Женя почувствовала какое-то царственное удовлетворение от нахождения вблизи с ним. Спокойствие умно, респектабельно, роскошно. Спокойный человек никогда не выглядит дураком.
– Некоторые люди, – со смешком сказал Максим, как бы подытоживая, проводя черту под этапом их пути, – советуют не испытывать чувств, засохнуть, чтобы легче было… А зачем вообще тогда жить? Ходить на работу и с нее, сидеть дома и слушать радио? Что значит жизнь без любви, ненависти, вознесения, страсти, да даже презрения? Если ты страстный, значит жить не боишься, черпаешь до дна. Можно зубы обломать, знаю, но лучше так, чем вовсе не жить и не пить прелести существования, бытия…

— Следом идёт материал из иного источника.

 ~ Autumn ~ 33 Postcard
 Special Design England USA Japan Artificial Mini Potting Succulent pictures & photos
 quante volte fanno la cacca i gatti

Их застигла выдержанная страсть двух взрослых людей, способная растянуться на всю жизнь и перерасти в благодатный достойный союз, а не истребление лучших посылов в неблагодарных изменах, кажущихся грязными и нелепыми. «Суть и смысл всего – самосознание и любовь, – думала недавно Женя, скрюченно сидя возле окна. – Не ее видимость, а настоящая, проявляемая поступками».

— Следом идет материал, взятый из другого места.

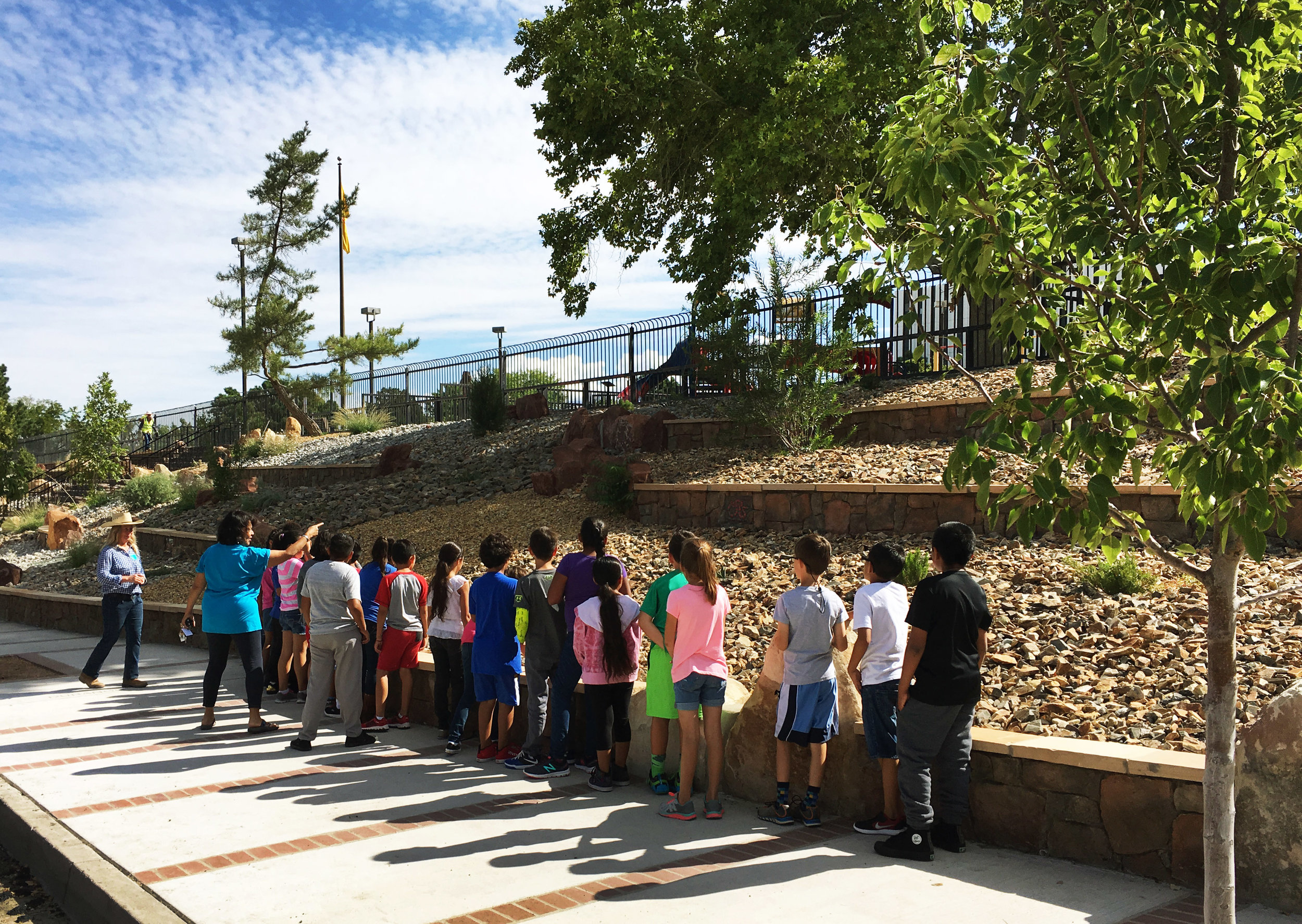 Schoolchildren taking in natural history lessons at Martineztown Park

Макс неслышно зашел за ее спину и по-хозяйски обнял сзади. Совсем просто, без волнения, такой она была близкой, так это было естественно… Юра не позволял себе такого, подстрекая и полагаясь на ее волю, а Владимир не хотел. На ее волю… Кому она была нужна, взял бы да сделал. Это резало ее податливую душу. Хотя теперь Женя даже была довольна, что тогда все обошлось. Макс затмил всех прочих… Черт с ними! Этот мужчина, казавшийся теперь выше всех прошлых, обхватил ее спину, ее жизнь, как навеки родной, как будто тысячу раз уже бывало так. И Женя чувствовала особенное с ним единение. Впервые. Так прекрасны были вид вокруг, запах мужчины рядом, чистый воздух, сытость от простой еды, что Женю разморило от сладости момента. Она пребывала в каком-то забытье, как прежде бывало от бед и страхов.